А теперь убери Токио. Убери Вашингтон, текстиль, секундомер и Стэнфорд. Что останется?

Останется любая, совершенно любая пара людей, говорящих будто бы на одном языке. «Да-да, конечно, сделаем» из уст подрядчика. «Я подумаю» в ответ на предложение руки и сердца. «Отлично, договорились» в конце совещания, с которого десять взрослых человек расходятся, унося десять взаимоисключающих представлений о том, кто, что и к какому сроку теперь обязан. Слова безупречны. Рукопожатия крепки. Лампочка не мигает. А под словами — десять несовпадающих инструкций, и ни одна, ни единая не проверена, потому что проверять очевидное взрослому человеку как-то неловко. Будто в дурака записывают.
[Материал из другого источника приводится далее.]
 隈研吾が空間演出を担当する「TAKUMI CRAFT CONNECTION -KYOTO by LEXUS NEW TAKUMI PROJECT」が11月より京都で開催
Настоящий враг понимания — вовсе не темнота. В темноте мы хоть фонарик достаём, хоть руками шарим, хоть аукаем. Темноты мы боимся правильно. Настоящий враг — гладкая, тёплая, уверенная ясность, под которой никто так и не удосужился задать один простой вопрос: а мы точно про одно и то же?

— Знаешь, что меня по-настоящему злит в этой главе?

Что?

— Что ты вот прямо сейчас опять кивнул сам себе. Решил, что я тебя понял. А выстукивал ты при этом свою мелодию или мою — ты проверил?

…Не проверил.

— Вот. Два с половиной процента, дружище. Спрашивай. Каждый раз, каждый божий раз — спрашивай.